*** Page extract

Harpo likes 'dumb asses' and prefers a voting public with the same 'qualities'.
What's that Stevie? What did you say?
"Now watch as shoot them thar possums over thar"
Now we're talkin'
Apropos, Randy. Here's the 'beloved' Jack Mintz (and others) commenting on carbon pricing, GHG reductions and economic effects.
It's so much easier to just copy and paste, than to type.
-----------------------------------
A carbon-tax-fuelled recession: Nothing but hot air.
STEVEN CHASE
September 20, 2008
OTTAWA -- Conservative Leader Stephen Harper has tried to gain the upper hand in the debate on climate change this election campaign by charging that the Liberal solution to this problem - a carbon tax - would push Canada into a recession.
Mr. Harper never produced any research to support this assertion, but his accusation raises the question of what kind of an impact the Tory and Liberal plans would have on Canada and how effective they'd be.
Climate scientists say Canada should be prepared to reduce greenhouse-gas emissions - caused by burning fossil fuels - by 25 to 40 per cent below 1990 levels by 2020. This goes partway toward a 2050 goal of stabilizing greenhouse-gas emissions, which are believed to cause climate instability.
Experts say the key to effectively cutting emissions is to force as broad a group as possible of greenhouse-gas emitters to embrace cleaner technology. This means both industry - which is responsible for only half of emissions - and consumers. And, they say, this can only be ensured if Ottawa makes it sufficiently costly for both these groups to emit greenhouse gases by burning fossil fuels.
Liberal Leader Stéphane Dion's Green Shift proposal to drive Canadians to cleaner technology imposes a carbon tax on fossil fuels, but exempts gasoline. [There already exists a federal excise tax on gasoline equivalent to about $42 per tonne of GHG emissions.] This levy would rise over four years to $40 per tonne of emissions.
Mr. Harper has made attacking this levy a cornerstone of his election campaign, warning it would tip Canada into recession by raising fuel prices.
"It [would] wreak havoc on Canada's economy, destroy jobs, weaken business at a time of global uncertainty," Mr. Harper told a Montreal crowd during the first week of the campaign.

******
*** Supplied records

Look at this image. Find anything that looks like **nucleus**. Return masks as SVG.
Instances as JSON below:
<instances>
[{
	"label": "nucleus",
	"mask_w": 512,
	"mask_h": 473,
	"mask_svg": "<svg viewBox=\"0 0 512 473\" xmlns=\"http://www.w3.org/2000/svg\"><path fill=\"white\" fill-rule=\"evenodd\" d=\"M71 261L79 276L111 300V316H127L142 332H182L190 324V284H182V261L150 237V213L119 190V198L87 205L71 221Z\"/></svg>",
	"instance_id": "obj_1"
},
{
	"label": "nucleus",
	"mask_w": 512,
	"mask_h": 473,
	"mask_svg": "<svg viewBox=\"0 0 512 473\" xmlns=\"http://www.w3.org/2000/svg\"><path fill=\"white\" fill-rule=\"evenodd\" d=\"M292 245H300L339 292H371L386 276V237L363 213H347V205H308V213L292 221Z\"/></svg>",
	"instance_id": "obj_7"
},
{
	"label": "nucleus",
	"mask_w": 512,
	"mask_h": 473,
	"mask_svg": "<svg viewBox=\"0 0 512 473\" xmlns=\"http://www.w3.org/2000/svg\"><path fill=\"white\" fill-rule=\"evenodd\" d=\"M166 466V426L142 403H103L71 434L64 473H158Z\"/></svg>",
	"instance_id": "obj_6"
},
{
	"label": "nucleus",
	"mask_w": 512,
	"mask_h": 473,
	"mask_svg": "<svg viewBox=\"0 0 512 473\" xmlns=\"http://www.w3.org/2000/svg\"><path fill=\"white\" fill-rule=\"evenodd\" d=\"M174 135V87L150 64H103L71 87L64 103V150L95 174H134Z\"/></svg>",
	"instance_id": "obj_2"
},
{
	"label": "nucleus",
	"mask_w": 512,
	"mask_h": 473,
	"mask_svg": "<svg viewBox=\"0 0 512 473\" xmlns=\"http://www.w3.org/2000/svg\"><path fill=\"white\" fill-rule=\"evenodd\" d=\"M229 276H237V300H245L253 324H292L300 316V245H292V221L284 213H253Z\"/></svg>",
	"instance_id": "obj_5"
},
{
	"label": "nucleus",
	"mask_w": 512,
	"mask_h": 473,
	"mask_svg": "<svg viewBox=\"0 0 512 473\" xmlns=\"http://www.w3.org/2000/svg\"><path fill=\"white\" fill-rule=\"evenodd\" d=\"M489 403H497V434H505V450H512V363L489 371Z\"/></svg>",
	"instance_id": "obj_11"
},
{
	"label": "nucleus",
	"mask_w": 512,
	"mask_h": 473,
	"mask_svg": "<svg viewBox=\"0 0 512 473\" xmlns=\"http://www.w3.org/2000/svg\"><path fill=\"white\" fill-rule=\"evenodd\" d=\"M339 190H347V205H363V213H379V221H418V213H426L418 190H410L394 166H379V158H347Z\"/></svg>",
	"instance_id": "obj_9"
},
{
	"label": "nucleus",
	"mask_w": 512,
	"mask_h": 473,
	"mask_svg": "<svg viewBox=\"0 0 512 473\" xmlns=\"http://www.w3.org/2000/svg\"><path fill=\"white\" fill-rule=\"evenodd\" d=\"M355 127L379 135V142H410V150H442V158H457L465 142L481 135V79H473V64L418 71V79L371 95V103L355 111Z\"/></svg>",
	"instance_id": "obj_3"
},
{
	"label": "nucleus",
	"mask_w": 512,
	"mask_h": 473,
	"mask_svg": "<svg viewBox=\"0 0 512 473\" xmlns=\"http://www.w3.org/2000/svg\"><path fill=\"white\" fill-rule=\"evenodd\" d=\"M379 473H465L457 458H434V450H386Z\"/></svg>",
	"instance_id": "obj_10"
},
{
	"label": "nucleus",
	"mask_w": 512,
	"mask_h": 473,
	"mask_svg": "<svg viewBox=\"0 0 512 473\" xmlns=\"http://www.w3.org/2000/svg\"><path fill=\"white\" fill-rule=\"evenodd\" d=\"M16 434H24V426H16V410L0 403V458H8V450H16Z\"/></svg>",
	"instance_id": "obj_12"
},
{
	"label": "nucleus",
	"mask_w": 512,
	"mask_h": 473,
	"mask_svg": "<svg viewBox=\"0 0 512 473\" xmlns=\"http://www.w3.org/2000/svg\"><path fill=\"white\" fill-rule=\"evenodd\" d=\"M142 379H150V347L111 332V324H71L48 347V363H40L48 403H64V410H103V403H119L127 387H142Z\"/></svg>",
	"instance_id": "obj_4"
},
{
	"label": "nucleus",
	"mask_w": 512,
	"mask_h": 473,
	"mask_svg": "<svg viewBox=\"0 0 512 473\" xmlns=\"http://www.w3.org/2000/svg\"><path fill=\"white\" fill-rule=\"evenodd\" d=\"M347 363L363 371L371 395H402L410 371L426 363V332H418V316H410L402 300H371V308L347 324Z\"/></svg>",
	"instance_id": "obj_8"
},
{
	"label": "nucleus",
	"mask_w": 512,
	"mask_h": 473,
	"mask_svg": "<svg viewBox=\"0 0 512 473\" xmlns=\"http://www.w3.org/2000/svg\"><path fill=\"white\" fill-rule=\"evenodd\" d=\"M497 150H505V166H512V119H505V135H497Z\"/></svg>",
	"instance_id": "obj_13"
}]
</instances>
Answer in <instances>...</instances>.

******
*** Supplied records

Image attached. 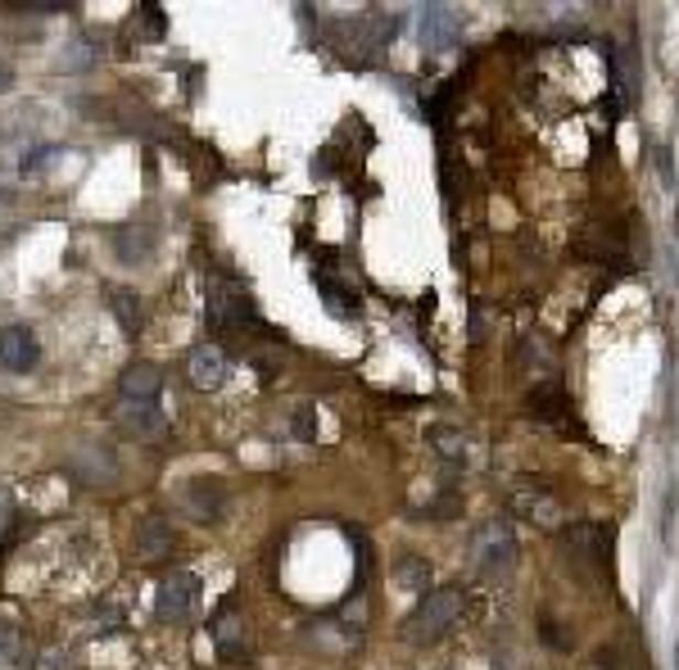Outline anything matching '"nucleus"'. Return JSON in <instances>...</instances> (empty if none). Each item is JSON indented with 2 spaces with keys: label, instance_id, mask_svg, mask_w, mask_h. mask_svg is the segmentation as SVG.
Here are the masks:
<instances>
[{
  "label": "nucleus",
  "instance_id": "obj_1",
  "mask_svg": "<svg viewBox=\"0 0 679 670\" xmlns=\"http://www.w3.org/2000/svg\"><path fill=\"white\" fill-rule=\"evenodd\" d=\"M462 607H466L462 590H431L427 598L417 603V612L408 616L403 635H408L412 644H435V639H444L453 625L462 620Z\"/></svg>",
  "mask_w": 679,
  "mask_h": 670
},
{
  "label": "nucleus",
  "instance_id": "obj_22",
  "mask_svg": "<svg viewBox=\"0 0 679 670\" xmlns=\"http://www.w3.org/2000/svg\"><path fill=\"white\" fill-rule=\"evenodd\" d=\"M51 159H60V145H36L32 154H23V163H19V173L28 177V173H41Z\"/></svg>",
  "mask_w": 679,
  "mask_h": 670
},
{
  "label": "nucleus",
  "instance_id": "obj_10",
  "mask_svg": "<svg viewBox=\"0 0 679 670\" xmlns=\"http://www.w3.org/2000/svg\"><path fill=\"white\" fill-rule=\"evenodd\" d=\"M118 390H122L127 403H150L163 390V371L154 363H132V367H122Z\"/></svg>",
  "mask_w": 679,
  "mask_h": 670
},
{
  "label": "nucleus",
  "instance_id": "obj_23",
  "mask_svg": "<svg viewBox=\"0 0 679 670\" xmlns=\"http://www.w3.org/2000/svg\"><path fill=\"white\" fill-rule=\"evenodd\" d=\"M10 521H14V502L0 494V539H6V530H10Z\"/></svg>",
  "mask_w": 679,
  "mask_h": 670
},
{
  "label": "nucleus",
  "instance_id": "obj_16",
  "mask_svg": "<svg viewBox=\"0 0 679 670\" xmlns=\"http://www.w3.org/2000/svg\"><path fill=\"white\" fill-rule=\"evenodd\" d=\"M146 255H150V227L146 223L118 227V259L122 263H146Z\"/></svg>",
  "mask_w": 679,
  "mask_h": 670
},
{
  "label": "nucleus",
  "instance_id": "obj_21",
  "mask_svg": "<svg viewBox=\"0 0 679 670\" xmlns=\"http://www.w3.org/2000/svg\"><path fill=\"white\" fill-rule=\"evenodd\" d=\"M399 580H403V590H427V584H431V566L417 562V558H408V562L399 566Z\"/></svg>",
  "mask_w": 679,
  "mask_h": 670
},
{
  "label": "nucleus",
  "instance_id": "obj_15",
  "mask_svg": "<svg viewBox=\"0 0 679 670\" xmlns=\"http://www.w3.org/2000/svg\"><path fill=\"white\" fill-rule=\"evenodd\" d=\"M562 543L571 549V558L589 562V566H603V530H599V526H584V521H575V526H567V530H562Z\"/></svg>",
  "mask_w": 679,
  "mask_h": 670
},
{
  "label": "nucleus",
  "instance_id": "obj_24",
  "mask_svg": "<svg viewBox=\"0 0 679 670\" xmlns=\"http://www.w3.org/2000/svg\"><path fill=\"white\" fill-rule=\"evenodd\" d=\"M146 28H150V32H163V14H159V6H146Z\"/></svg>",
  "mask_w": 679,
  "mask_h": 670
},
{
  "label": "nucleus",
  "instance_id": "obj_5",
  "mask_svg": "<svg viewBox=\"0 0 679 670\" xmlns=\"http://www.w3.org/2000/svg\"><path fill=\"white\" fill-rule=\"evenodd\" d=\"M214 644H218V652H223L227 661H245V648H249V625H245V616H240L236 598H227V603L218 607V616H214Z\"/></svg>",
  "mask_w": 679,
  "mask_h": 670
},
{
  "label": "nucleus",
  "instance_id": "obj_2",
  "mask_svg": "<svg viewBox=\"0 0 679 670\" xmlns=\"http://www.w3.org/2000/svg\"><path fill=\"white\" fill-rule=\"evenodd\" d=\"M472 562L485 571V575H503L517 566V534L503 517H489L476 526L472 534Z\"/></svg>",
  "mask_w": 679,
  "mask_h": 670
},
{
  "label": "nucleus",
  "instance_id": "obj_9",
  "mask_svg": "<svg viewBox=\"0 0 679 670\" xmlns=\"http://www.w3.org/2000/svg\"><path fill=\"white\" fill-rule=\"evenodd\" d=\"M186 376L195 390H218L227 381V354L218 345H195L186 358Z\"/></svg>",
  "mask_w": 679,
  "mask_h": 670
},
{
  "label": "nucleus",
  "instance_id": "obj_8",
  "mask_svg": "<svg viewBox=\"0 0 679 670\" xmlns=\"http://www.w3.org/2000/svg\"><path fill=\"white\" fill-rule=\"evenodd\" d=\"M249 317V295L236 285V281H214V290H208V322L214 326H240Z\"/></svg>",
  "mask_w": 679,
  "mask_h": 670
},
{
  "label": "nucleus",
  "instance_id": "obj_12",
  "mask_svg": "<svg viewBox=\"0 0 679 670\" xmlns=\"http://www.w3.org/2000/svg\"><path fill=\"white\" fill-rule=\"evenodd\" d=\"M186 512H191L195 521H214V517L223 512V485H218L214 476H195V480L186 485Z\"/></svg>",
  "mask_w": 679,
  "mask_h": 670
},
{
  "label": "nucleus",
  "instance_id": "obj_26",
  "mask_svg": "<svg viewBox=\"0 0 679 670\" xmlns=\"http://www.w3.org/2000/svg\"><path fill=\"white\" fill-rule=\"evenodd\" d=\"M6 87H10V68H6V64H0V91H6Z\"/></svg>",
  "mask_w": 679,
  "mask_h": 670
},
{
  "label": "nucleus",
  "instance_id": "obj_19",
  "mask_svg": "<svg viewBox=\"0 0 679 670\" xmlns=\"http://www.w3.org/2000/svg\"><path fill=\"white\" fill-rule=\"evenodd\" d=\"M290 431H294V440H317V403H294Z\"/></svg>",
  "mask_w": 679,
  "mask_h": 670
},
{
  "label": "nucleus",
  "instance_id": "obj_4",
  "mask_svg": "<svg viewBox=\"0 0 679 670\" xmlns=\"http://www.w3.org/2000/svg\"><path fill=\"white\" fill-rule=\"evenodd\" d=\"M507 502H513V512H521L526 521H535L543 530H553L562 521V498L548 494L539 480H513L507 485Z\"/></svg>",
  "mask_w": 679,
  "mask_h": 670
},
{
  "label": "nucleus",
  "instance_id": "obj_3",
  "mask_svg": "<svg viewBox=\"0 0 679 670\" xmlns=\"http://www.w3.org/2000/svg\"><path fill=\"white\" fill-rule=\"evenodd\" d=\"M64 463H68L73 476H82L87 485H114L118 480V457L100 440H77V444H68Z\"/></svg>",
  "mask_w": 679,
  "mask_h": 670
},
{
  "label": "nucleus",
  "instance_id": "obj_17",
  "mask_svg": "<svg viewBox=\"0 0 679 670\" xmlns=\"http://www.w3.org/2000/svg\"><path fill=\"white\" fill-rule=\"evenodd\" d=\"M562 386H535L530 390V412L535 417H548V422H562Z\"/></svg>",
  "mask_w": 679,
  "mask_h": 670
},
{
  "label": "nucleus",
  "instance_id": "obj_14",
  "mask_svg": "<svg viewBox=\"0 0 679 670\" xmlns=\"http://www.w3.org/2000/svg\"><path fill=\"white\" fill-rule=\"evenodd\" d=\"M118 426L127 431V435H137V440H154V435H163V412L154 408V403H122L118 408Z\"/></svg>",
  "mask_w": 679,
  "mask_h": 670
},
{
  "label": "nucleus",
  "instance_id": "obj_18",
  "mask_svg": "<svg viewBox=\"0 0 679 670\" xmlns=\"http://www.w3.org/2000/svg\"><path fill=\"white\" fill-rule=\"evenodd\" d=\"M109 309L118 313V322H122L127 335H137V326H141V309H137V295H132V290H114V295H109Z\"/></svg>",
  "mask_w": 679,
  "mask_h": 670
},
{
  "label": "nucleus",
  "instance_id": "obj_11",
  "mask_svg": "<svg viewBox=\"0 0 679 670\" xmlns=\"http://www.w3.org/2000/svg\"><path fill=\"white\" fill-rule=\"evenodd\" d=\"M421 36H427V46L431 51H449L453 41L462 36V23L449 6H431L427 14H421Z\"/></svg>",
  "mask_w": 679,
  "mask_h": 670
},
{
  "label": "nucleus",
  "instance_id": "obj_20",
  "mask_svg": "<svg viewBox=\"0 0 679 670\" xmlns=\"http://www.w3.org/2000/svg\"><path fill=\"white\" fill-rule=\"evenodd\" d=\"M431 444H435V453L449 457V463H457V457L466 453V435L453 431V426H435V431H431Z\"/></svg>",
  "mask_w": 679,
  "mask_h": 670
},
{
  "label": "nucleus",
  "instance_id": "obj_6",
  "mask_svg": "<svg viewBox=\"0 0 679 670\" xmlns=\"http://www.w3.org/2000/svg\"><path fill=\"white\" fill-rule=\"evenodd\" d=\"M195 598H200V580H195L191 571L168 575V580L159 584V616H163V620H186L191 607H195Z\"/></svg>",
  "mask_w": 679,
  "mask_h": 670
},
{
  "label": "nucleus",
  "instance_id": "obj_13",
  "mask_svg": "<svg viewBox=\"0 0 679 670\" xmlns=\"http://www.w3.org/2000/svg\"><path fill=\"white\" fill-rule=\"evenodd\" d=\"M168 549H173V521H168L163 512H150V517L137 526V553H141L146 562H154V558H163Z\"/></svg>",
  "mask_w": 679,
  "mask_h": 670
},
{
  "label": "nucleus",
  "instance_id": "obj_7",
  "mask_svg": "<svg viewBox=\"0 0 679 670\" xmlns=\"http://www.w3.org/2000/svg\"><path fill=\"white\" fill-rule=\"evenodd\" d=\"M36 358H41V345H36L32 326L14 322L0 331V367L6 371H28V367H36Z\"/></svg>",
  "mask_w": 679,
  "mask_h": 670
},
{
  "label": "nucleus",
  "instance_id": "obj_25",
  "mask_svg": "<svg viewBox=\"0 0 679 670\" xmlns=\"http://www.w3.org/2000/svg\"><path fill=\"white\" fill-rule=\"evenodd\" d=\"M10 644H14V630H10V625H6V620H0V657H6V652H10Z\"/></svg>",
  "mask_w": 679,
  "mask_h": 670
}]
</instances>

******
*** Supplied records

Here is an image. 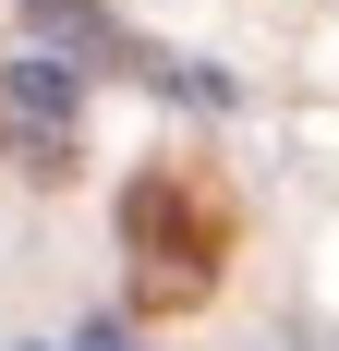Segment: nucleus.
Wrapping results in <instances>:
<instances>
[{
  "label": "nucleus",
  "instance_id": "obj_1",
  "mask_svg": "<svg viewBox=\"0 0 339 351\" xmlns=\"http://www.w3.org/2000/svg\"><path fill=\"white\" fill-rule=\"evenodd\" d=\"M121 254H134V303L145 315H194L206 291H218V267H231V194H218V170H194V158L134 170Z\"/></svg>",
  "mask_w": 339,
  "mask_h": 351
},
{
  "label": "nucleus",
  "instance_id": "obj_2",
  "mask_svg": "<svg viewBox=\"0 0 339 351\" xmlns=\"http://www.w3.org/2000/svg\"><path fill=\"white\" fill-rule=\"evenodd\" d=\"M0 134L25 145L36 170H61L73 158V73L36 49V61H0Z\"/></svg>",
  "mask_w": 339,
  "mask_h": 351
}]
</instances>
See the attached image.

******

Short task 1 -
For the carbon tax text, say whether each statement agrees with it. Answer yes or no, and quote the deciding words of the text.
(a) Harper produced research to back his claim that a carbon tax would cause a recession.
(b) The Liberal Green Shift proposal exempts gasoline from its carbon tax.
(c) Industry is responsible for most of Canada's emissions.
Short task 2 - In the carbon tax text, turn the paragraph that begins "Experts say the key to effectively cutting emissions" into a short bulleted list that keeps its main facts.
Short task 3 - Pick up the carbon tax article after Harper's Montreal quote, and carry it forward for another paragraph or two.

Exercise result 1 -
(a) No: "Mr. Harper never produced any research to support this assertion"
(b) Yes: "imposes a carbon tax on fossil fuels, but exempts gasoline"
(c) No: "industry - which is responsible for only half of emissions"

Exercise result 2 -
- Cutting emissions effectively depends on pushing as broad a group of greenhouse-gas emitters as possible toward cleaner technology.
- That group includes both industry, which is responsible for only half of emissions, and consumers.
- According to experts, this can only be ensured if Ottawa makes it costly enough for both groups to emit greenhouse gases by burning fossil fuels.

Exercise result 3 -
But University of Calgary tax economist Jack Mintz, whose expertise the Harper government has previously praised, says he can't see the Liberal plan leading to a recession.
Of the $15.4-billion that a $40-per-tonne carbon tax would collect, according to the Liberal plan, roughly $10.5-billion would be funneled to individuals and corporations in tax cuts. These are breaks that would surely spur economic growth, Dr. Mintz says. (Another $3.7-billion would be redistributed as support to low- and middle-income families.)
In fact, Simon Fraser University economist Marc Jaccard, an energy expert, says he doubts that either the Liberal proposal or the Conservative plan, entitled Turning the Page, would inflict significant economic pain on Canada.
He said colleagues in the international climate change policy community who construct economic models of various measures don't foresee a negative impact from a tax at the level the Liberals propose.
As well, Dr. Jaccard says his preliminary analysis shows that the Liberal plan would outperform the Conservative one when it comes to achieving emissions reductions. He said that's because there's a number of structural flaws that would render the Tory plan ineffective.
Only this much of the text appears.